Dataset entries
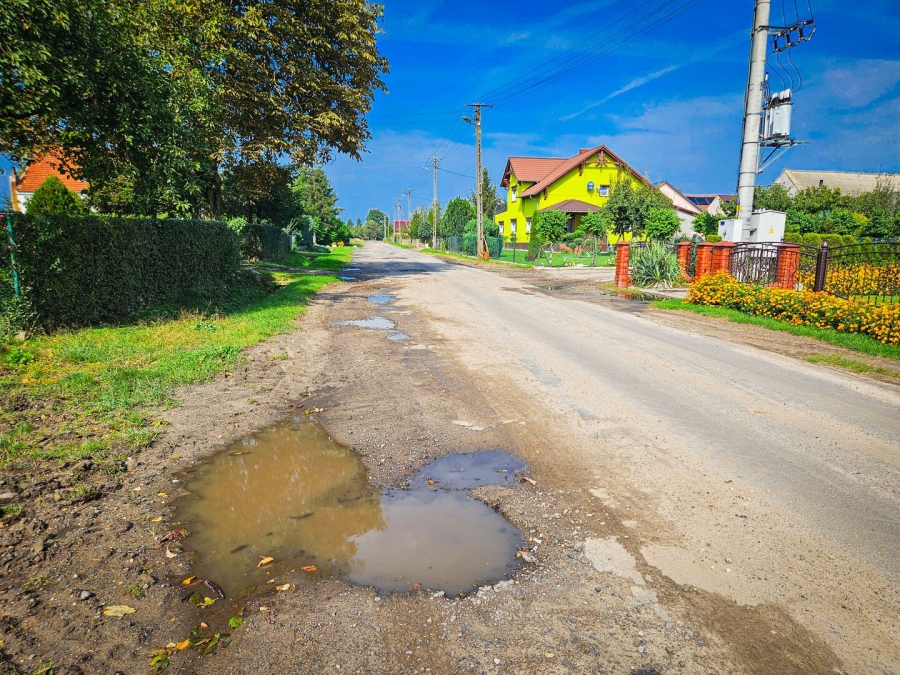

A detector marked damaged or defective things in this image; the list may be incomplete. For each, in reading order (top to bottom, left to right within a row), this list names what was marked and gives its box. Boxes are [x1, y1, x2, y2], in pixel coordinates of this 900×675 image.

muddy pothole [174, 420, 528, 600]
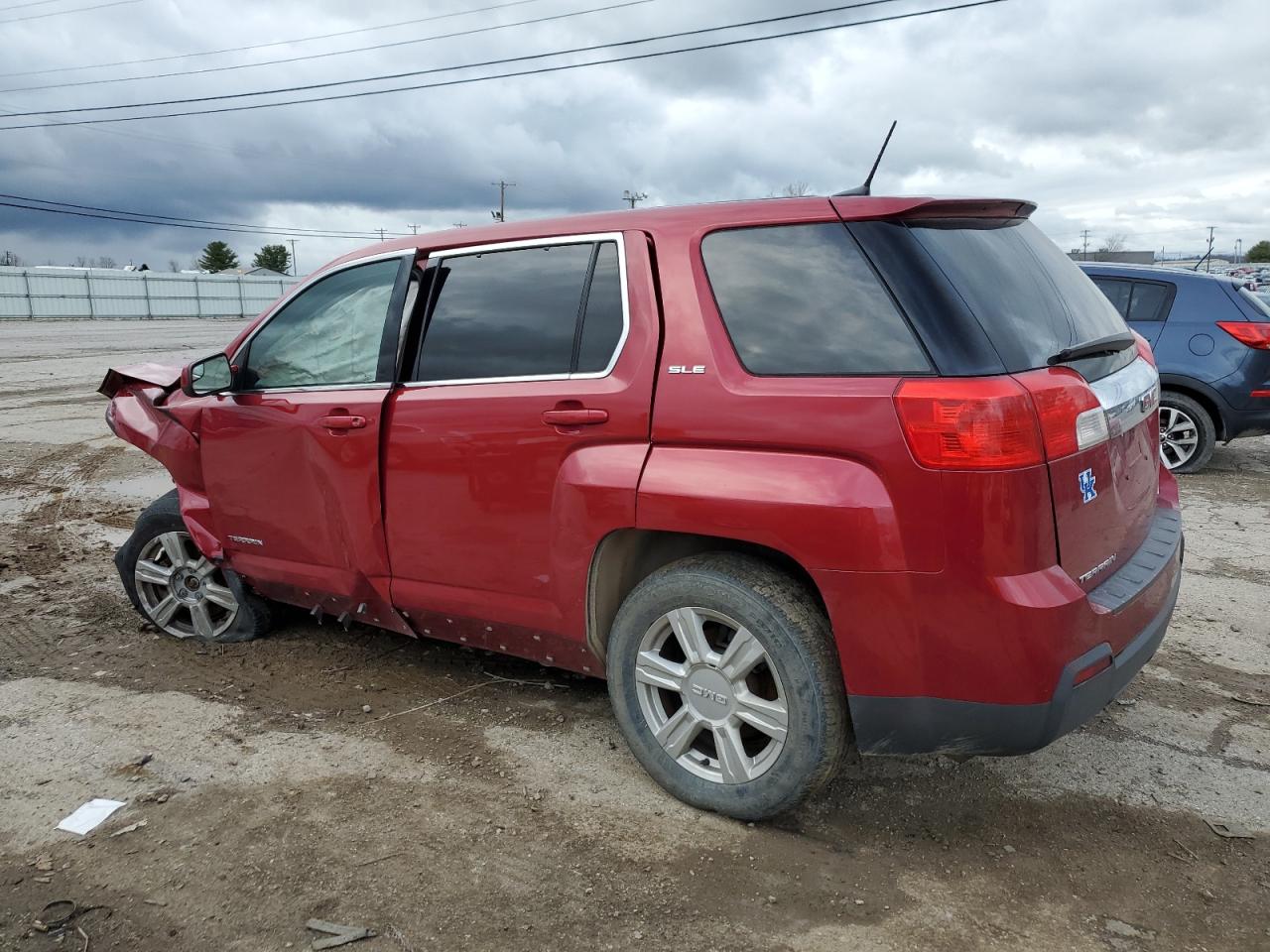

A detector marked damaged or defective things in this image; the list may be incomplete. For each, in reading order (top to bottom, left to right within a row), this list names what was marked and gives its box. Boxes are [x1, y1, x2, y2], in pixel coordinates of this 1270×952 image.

damaged red suv [104, 195, 1183, 817]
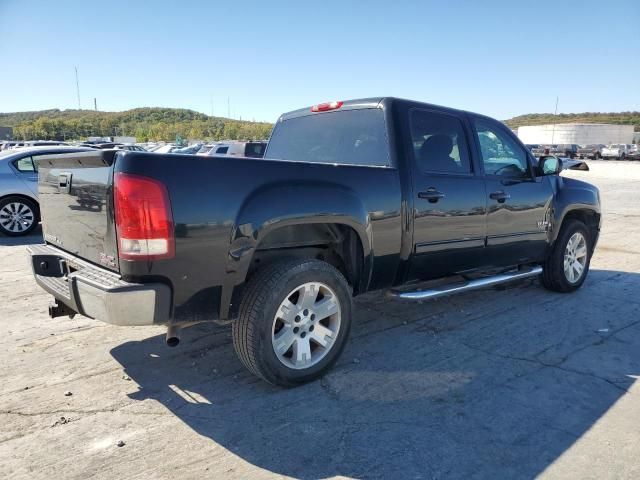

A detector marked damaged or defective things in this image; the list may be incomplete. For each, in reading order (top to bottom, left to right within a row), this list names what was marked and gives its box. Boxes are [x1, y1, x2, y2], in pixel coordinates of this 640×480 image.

cracked pavement [1, 167, 640, 478]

- Goal of the exercise
Exactly as written, restate all of the data, leaving out the images.

- Response below
A detector marked damaged or defective things in this image; the list may be incomplete. For each, in reading order (top to bottom, left to right within a row), this list names what was marked and gives its box. Boxes are [x1, y1, x2, y2], in pixel coordinates of this 900×675 image.

muddy pothole [174, 420, 528, 600]

A detector marked damaged or defective things in this image; the list may be incomplete. For each, in reading order (top to bottom, left to right within a row), this list names what was marked and gives its box. Boxes are [x1, y1, x2, y2], in pixel coordinates of this 1270×952 image.

damaged red suv [104, 195, 1183, 817]

A detector marked damaged or defective things in this image; the list may be incomplete. For each, in reading order (top to bottom, left to right within a row), this list names what was marked and gives its box. Boxes are [x1, y1, x2, y2], in pixel coordinates of this 640×480 image.

cracked pavement [1, 167, 640, 478]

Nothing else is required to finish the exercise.